▸ **WHAT IS ASKED**:
Retype every entry in its entirety, without alteration.

** BEGIN DATA EXCERPTS **

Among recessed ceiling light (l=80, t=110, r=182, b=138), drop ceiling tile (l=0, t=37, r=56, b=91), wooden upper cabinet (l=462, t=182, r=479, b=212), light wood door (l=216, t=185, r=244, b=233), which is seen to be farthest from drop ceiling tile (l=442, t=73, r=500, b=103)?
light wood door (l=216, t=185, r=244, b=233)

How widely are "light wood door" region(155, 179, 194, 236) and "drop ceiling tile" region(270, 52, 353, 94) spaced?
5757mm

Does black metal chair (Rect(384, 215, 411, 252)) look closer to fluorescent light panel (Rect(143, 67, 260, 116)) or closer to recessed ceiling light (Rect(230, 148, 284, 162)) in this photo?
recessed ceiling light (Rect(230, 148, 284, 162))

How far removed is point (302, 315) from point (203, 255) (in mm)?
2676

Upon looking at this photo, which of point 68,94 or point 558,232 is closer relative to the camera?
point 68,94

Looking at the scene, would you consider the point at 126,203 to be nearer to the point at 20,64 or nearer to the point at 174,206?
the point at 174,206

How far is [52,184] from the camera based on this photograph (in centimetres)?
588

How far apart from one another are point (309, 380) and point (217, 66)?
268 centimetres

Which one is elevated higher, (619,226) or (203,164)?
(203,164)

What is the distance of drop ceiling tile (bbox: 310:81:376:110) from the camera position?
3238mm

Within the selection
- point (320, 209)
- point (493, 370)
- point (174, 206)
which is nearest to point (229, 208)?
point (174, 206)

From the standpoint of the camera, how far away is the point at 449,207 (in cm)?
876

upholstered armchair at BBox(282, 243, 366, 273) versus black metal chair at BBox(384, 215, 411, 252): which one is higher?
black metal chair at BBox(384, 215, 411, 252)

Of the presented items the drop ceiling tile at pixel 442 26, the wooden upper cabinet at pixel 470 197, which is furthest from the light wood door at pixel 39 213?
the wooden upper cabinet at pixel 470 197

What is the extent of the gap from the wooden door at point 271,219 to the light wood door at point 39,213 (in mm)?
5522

** END DATA EXCERPTS **

▸ **ANSWER TO THE EXERCISE**:
Among recessed ceiling light (l=80, t=110, r=182, b=138), drop ceiling tile (l=0, t=37, r=56, b=91), wooden upper cabinet (l=462, t=182, r=479, b=212), light wood door (l=216, t=185, r=244, b=233), which is seen to be farthest from drop ceiling tile (l=442, t=73, r=500, b=103)?
light wood door (l=216, t=185, r=244, b=233)

How widely are "light wood door" region(155, 179, 194, 236) and "drop ceiling tile" region(270, 52, 353, 94) spaced?
5757mm

Does black metal chair (Rect(384, 215, 411, 252)) look closer to fluorescent light panel (Rect(143, 67, 260, 116)) or closer to recessed ceiling light (Rect(230, 148, 284, 162)) in this photo?
recessed ceiling light (Rect(230, 148, 284, 162))

How far removed is point (302, 315) from point (203, 255) (in mm)?
2676

Upon looking at this photo, which of point 68,94 or point 558,232 is closer relative to the camera?
point 68,94

Looking at the scene, would you consider the point at 126,203 to be nearer to the point at 20,64 or nearer to the point at 174,206?
the point at 174,206

How far is [52,184] from the camera based on this photograph (in centimetres)?
588

How far apart from one another are point (309, 380) and point (217, 66)?
268 centimetres

Which one is elevated higher, (619,226) or (203,164)?
(203,164)

What is the distance of drop ceiling tile (bbox: 310:81:376:110) from the camera position?
3238mm

Within the selection
- point (320, 209)
- point (493, 370)
- point (174, 206)
which is nearest to point (229, 208)?
point (174, 206)

From the standpoint of the camera, how far away is the point at 449,207 (in cm)?
876

upholstered armchair at BBox(282, 243, 366, 273) versus black metal chair at BBox(384, 215, 411, 252): which one is higher?
black metal chair at BBox(384, 215, 411, 252)

Of the presented items the drop ceiling tile at pixel 442 26, the wooden upper cabinet at pixel 470 197, which is furthest from the light wood door at pixel 39 213?
the wooden upper cabinet at pixel 470 197

What is the extent of the gap from the wooden door at point 271,219 to the light wood door at point 39,213 (in mm)?
5522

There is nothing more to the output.